> [JOB] In the listing below, swap every occurrence of "บาท" for "THB" and leave the rest of the text as it stands. Output only the text lines, with the pictures omitted.

Short web captions:
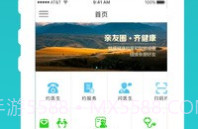 健康龙华v2.8截图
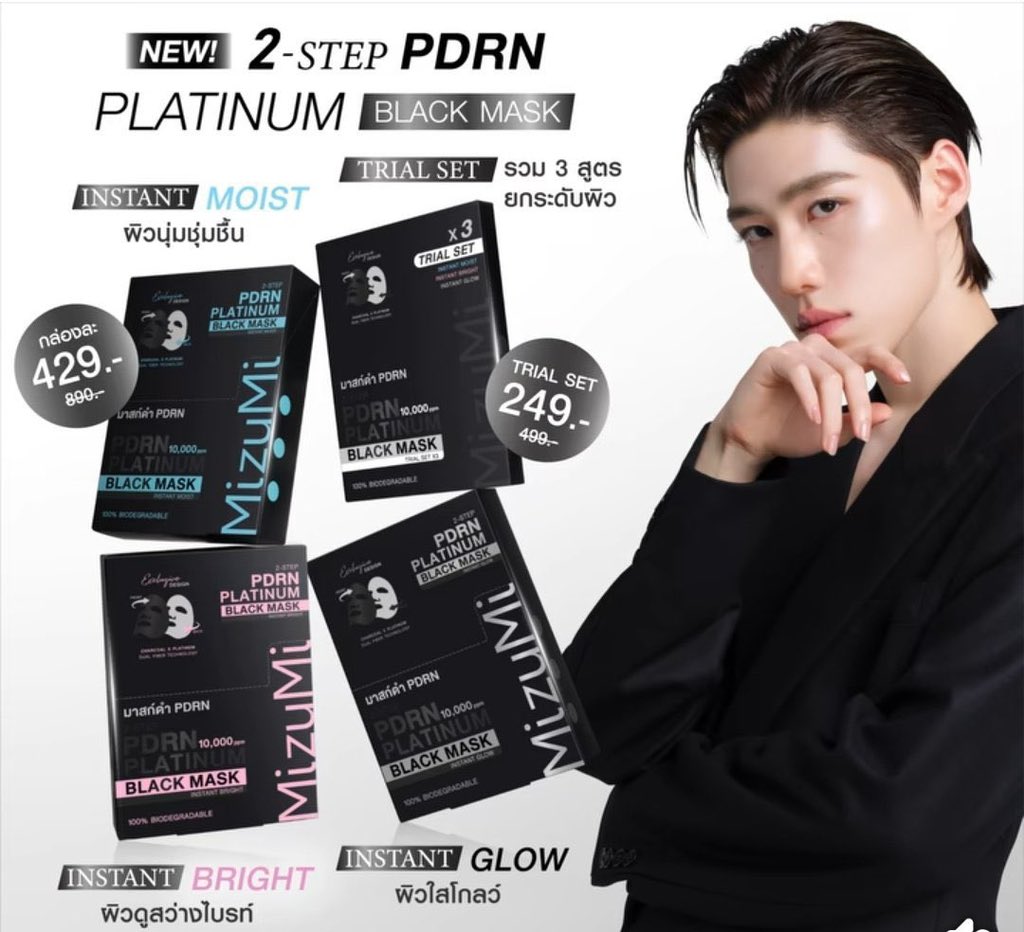 MDJ_Crazy's tweet photo. ขาย Black​ Mask​ PP พร้อมส่งค่ะ
กล่อง 5 ชิ้น 240 บาท
ค่าส่ง 30 บาท 2 กล่องส่งฟรี
🩷BRIGHT​ ผิวดูสว่างไบรท์
🖤​GLOW ผิวใสโกลว์
🩵​MOIST​ ผิวนุ่มชุ่มชื้น
#MizuMixPPKrit #ตลาดนัดบิวกิ้นพีพี
#MizuMixPPKRIT_ThePlatinumBlackCruise #ตลาดนัดบกพพ https://t.co/BvwxxLxp03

> [RESULT FOR THIS EXERCISE]
 健康龙华v2.8截图
 MDJ_Crazy's tweet photo. ขาย Black​ Mask​ PP พร้อมส่งค่ะ
กล่อง 5 ชิ้น 240 THB
ค่าส่ง 30 THB 2 กล่องส่งฟรี
🩷BRIGHT​ ผิวดูสว่างไบรท์
🖤​GLOW ผิวใสโกลว์
🩵​MOIST​ ผิวนุ่มชุ่มชื้น
#MizuMixPPKrit #ตลาดนัดบิวกิ้นพีพี
#MizuMixPPKRIT_ThePlatinumBlackCruise #ตลาดนัดบกพพ https://t.co/BvwxxLxp03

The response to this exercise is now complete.